Fig. 6. CA compounds prevent rd10 retinas degeneration.

a Ratio of the thickness of the outer nuclear layer (ONL) and inner nuclear layer (INL) in retinas of rd10 mice treated from P18 to P25 with daily i.p. injection of the vehicle only or 40 mg/kg bw of CA77. n = 8 (vehicle) and 9 (CA treated), from 3 independent experiments. b Cone (green) and rod (magenta) arrestin markers in temporal central retina of rd10 mice treated as in a. Nuclei are highlighted with DAPI. c Quantification of outer segment (OS) length of the rods (left) and number of cones (right) measured in the whole retina with the markers used in b. n = 4 areas per animal, 4 mice per condition. d mRNA levels of rho in the same animals used in a. n = 10. e, f Representative image of the immunostaining for GFAP in the same retinas (e) and corresponding quantification of the GFAP projections (f). n = 4. g Immunoblot for the indicated proteins in retinas of mice treated as in a. 4 different mice are shown. Right: Densitometric quantification of L2A in n = 4 different mice.

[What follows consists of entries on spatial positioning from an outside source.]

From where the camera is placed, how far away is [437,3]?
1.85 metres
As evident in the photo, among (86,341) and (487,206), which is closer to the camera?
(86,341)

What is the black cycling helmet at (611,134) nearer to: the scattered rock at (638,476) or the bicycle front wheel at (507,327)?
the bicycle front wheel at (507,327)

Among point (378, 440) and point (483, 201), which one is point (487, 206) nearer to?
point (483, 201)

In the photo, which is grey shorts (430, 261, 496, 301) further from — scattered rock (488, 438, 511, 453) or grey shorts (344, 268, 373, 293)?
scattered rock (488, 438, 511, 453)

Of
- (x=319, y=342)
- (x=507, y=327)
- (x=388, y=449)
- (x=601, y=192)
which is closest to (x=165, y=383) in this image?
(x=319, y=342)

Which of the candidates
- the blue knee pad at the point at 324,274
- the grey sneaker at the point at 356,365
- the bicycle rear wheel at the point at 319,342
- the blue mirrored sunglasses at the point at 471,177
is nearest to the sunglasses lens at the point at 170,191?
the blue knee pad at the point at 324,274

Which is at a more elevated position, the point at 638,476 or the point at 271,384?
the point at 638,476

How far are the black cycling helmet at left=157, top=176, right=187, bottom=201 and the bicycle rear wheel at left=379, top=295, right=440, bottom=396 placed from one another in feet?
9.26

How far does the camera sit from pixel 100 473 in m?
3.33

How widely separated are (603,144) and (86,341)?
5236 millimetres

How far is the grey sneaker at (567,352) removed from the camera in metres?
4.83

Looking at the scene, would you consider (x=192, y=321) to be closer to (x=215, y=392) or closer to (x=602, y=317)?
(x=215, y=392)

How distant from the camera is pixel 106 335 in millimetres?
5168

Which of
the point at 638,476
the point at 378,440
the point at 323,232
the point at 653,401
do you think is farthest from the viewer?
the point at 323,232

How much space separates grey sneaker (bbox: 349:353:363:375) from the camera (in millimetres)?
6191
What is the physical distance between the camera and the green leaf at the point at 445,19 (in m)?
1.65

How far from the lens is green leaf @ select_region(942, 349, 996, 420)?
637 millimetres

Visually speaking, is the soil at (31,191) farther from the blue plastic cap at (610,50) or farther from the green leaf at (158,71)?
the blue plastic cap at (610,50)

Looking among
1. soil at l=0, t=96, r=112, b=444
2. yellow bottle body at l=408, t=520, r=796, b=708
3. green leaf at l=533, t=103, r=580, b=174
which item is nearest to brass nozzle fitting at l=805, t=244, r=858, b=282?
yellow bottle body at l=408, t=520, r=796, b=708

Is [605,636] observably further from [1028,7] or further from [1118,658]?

Values are expressed as arbitrary units. h, i Electroretinogram wave amplitudes at P33 from rd10 mice injected with CA77 or vehicle as in a (h) measured as shown in the traces (i). n = 10 veh and 12 CA77. Individual values and mean + s.e.m. are shown. Two-way ANOVA followed by Bonferroni’s multiple comparisons post-hoc test was used in a, and unpaired two-tailed t test in all others. *p < 0.05 and **p < 0.01. Uncropped blots are in Supplementary Fig. 10. Source data and exact p values are provided as a Source Data file.